### Aim of the task
Write the entries below again, precisely as they appear.

### Supplied records
- Opening Delimiter -

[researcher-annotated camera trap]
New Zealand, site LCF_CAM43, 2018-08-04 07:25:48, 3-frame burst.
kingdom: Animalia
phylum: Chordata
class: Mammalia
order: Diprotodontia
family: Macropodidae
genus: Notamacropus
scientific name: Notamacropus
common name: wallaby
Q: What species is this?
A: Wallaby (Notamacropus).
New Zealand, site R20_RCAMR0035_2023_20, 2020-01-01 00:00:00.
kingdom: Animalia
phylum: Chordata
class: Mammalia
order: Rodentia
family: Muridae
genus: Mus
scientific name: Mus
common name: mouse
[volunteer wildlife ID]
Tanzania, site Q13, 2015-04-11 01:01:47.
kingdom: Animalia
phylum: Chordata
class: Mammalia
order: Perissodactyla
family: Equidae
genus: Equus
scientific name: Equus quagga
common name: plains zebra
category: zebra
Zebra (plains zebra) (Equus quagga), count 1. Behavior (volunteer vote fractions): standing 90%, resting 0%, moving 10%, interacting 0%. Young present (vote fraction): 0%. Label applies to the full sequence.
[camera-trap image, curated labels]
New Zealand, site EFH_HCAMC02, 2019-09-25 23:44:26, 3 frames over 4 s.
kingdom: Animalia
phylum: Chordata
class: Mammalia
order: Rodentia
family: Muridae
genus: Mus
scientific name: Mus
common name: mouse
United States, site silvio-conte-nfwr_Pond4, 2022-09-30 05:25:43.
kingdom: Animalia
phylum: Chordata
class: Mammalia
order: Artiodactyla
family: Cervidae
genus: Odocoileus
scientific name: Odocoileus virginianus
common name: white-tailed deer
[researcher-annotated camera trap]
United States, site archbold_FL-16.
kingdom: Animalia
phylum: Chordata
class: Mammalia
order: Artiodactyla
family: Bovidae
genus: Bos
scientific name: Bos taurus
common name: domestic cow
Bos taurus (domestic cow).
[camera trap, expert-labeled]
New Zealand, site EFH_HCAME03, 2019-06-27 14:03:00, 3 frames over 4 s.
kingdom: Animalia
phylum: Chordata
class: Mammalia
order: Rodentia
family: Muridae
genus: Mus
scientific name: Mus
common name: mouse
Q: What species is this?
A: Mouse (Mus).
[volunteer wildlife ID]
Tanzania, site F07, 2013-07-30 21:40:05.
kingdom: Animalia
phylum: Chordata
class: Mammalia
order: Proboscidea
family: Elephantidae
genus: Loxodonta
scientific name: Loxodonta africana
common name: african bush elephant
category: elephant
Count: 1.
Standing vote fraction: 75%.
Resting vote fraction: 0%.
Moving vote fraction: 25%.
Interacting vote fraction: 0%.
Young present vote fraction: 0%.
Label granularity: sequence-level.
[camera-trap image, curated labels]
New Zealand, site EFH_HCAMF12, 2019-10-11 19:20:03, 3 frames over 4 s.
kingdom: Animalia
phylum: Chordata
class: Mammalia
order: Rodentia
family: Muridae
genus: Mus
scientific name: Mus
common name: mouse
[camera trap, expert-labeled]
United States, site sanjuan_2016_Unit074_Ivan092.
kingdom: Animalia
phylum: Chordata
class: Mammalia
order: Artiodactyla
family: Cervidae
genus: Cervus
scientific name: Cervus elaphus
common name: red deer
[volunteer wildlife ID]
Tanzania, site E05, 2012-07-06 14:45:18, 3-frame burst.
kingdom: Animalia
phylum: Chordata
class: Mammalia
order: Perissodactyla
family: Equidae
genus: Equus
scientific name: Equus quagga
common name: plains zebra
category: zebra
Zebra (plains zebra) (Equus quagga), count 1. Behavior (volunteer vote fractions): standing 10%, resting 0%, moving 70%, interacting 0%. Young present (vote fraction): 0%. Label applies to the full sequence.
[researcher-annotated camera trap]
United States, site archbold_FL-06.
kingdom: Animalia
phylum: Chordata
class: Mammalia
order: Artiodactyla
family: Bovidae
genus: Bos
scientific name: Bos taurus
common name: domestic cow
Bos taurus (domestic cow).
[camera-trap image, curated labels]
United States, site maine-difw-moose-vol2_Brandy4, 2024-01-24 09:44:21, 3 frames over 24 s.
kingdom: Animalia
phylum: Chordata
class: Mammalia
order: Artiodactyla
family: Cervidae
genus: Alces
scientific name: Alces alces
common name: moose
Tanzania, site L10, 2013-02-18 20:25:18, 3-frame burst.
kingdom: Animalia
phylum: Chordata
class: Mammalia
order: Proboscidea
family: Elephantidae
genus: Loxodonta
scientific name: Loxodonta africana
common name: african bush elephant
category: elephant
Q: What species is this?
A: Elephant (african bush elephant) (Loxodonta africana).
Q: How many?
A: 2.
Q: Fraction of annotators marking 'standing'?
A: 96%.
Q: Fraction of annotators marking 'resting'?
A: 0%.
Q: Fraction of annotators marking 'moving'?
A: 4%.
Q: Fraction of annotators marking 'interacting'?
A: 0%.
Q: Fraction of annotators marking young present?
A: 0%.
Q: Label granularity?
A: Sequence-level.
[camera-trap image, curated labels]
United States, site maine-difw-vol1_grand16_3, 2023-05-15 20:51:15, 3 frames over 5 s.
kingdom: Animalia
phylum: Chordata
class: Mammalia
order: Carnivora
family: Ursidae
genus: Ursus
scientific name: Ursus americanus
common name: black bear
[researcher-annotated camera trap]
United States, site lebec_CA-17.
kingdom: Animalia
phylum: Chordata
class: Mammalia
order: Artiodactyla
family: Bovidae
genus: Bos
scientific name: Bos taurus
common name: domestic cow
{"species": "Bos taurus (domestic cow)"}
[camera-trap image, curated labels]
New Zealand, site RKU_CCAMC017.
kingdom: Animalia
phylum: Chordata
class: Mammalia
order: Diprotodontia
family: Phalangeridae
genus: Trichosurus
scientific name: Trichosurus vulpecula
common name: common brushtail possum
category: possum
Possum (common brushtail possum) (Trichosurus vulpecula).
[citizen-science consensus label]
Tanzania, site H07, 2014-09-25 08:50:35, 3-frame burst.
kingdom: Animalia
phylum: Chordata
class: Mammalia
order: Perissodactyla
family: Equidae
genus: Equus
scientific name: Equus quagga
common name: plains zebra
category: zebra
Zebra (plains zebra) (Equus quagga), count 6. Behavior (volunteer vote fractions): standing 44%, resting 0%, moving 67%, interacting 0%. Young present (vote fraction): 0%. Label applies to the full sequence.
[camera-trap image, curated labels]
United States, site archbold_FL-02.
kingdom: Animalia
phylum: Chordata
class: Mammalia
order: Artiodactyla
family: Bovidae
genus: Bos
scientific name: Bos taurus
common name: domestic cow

- Closing Delimiter -

### Task output
[researcher-annotated camera trap]
New Zealand, site LCF_CAM43, 2018-08-04 07:25:48, 3-frame burst.
kingdom: Animalia
phylum: Chordata
class: Mammalia
order: Diprotodontia
family: Macropodidae
genus: Notamacropus
scientific name: Notamacropus
common name: wallaby
Q: What species is this?
A: Wallaby (Notamacropus).
New Zealand, site R20_RCAMR0035_2023_20, 2020-01-01 00:00:00.
kingdom: Animalia
phylum: Chordata
class: Mammalia
order: Rodentia
family: Muridae
genus: Mus
scientific name: Mus
common name: mouse
[volunteer wildlife ID]
Tanzania, site Q13, 2015-04-11 01:01:47.
kingdom: Animalia
phylum: Chordata
class: Mammalia
order: Perissodactyla
family: Equidae
genus: Equus
scientific name: Equus quagga
common name: plains zebra
category: zebra
Zebra (plains zebra) (Equus quagga), count 1. Behavior (volunteer vote fractions): standing 90%, resting 0%, moving 10%, interacting 0%. Young present (vote fraction): 0%. Label applies to the full sequence.
[camera-trap image, curated labels]
New Zealand, site EFH_HCAMC02, 2019-09-25 23:44:26, 3 frames over 4 s.
kingdom: Animalia
phylum: Chordata
class: Mammalia
order: Rodentia
family: Muridae
genus: Mus
scientific name: Mus
common name: mouse
United States, site silvio-conte-nfwr_Pond4, 2022-09-30 05:25:43.
kingdom: Animalia
phylum: Chordata
class: Mammalia
order: Artiodactyla
family: Cervidae
genus: Odocoileus
scientific name: Odocoileus virginianus
common name: white-tailed deer
[researcher-annotated camera trap]
United States, site archbold_FL-16.
kingdom: Animalia
phylum: Chordata
class: Mammalia
order: Artiodactyla
family: Bovidae
genus: Bos
scientific name: Bos taurus
common name: domestic cow
Bos taurus (domestic cow).
[camera trap, expert-labeled]
New Zealand, site EFH_HCAME03, 2019-06-27 14:03:00, 3 frames over 4 s.
kingdom: Animalia
phylum: Chordata
class: Mammalia
order: Rodentia
family: Muridae
genus: Mus
scientific name: Mus
common name: mouse
Q: What species is this?
A: Mouse (Mus).
[volunteer wildlife ID]
Tanzania, site F07, 2013-07-30 21:40:05.
kingdom: Animalia
phylum: Chordata
class: Mammalia
order: Proboscidea
family: Elephantidae
genus: Loxodonta
scientific name: Loxodonta africana
common name: african bush elephant
category: elephant
Count: 1.
Standing vote fraction: 75%.
Resting vote fraction: 0%.
Moving vote fraction: 25%.
Interacting vote fraction: 0%.
Young present vote fraction: 0%.
Label granularity: sequence-level.
[camera-trap image, curated labels]
New Zealand, site EFH_HCAMF12, 2019-10-11 19:20:03, 3 frames over 4 s.
kingdom: Animalia
phylum: Chordata
class: Mammalia
order: Rodentia
family: Muridae
genus: Mus
scientific name: Mus
common name: mouse
[camera trap, expert-labeled]
United States, site sanjuan_2016_Unit074_Ivan092.
kingdom: Animalia
phylum: Chordata
class: Mammalia
order: Artiodactyla
family: Cervidae
genus: Cervus
scientific name: Cervus elaphus
common name: red deer
[volunteer wildlife ID]
Tanzania, site E05, 2012-07-06 14:45:18, 3-frame burst.
kingdom: Animalia
phylum: Chordata
class: Mammalia
order: Perissodactyla
family: Equidae
genus: Equus
scientific name: Equus quagga
common name: plains zebra
category: zebra
Zebra (plains zebra) (Equus quagga), count 1. Behavior (volunteer vote fractions): standing 10%, resting 0%, moving 70%, interacting 0%. Young present (vote fraction): 0%. Label applies to the full sequence.
[researcher-annotated camera trap]
United States, site archbold_FL-06.
kingdom: Animalia
phylum: Chordata
class: Mammalia
order: Artiodactyla
family: Bovidae
genus: Bos
scientific name: Bos taurus
common name: domestic cow
Bos taurus (domestic cow).
[camera-trap image, curated labels]
United States, site maine-difw-moose-vol2_Brandy4, 2024-01-24 09:44:21, 3 frames over 24 s.
kingdom: Animalia
phylum: Chordata
class: Mammalia
order: Artiodactyla
family: Cervidae
genus: Alces
scientific name: Alces alces
common name: moose
Tanzania, site L10, 2013-02-18 20:25:18, 3-frame burst.
kingdom: Animalia
phylum: Chordata
class: Mammalia
order: Proboscidea
family: Elephantidae
genus: Loxodonta
scientific name: Loxodonta africana
common name: african bush elephant
category: elephant
Q: What species is this?
A: Elephant (african bush elephant) (Loxodonta africana).
Q: How many?
A: 2.
Q: Fraction of annotators marking 'standing'?
A: 96%.
Q: Fraction of annotators marking 'resting'?
A: 0%.
Q: Fraction of annotators marking 'moving'?
A: 4%.
Q: Fraction of annotators marking 'interacting'?
A: 0%.
Q: Fraction of annotators marking young present?
A: 0%.
Q: Label granularity?
A: Sequence-level.
[camera-trap image, curated labels]
United States, site maine-difw-vol1_grand16_3, 2023-05-15 20:51:15, 3 frames over 5 s.
kingdom: Animalia
phylum: Chordata
class: Mammalia
order: Carnivora
family: Ursidae
genus: Ursus
scientific name: Ursus americanus
common name: black bear
[researcher-annotated camera trap]
United States, site lebec_CA-17.
kingdom: Animalia
phylum: Chordata
class: Mammalia
order: Artiodactyla
family: Bovidae
genus: Bos
scientific name: Bos taurus
common name: domestic cow
{"species": "Bos taurus (domestic cow)"}
[camera-trap image, curated labels]
New Zealand, site RKU_CCAMC017.
kingdom: Animalia
phylum: Chordata
class: Mammalia
order: Diprotodontia
family: Phalangeridae
genus: Trichosurus
scientific name: Trichosurus vulpecula
common name: common brushtail possum
category: possum
Possum (common brushtail possum) (Trichosurus vulpecula).
[citizen-science consensus label]
Tanzania, site H07, 2014-09-25 08:50:35, 3-frame burst.
kingdom: Animalia
phylum: Chordata
class: Mammalia
order: Perissodactyla
family: Equidae
genus: Equus
scientific name: Equus quagga
common name: plains zebra
category: zebra
Zebra (plains zebra) (Equus quagga), count 6. Behavior (volunteer vote fractions): standing 44%, resting 0%, moving 67%, interacting 0%. Young present (vote fraction): 0%. Label applies to the full sequence.
[camera-trap image, curated labels]
United States, site archbold_FL-02.
kingdom: Animalia
phylum: Chordata
class: Mammalia
order: Artiodactyla
family: Bovidae
genus: Bos
scientific name: Bos taurus
common name: domestic cow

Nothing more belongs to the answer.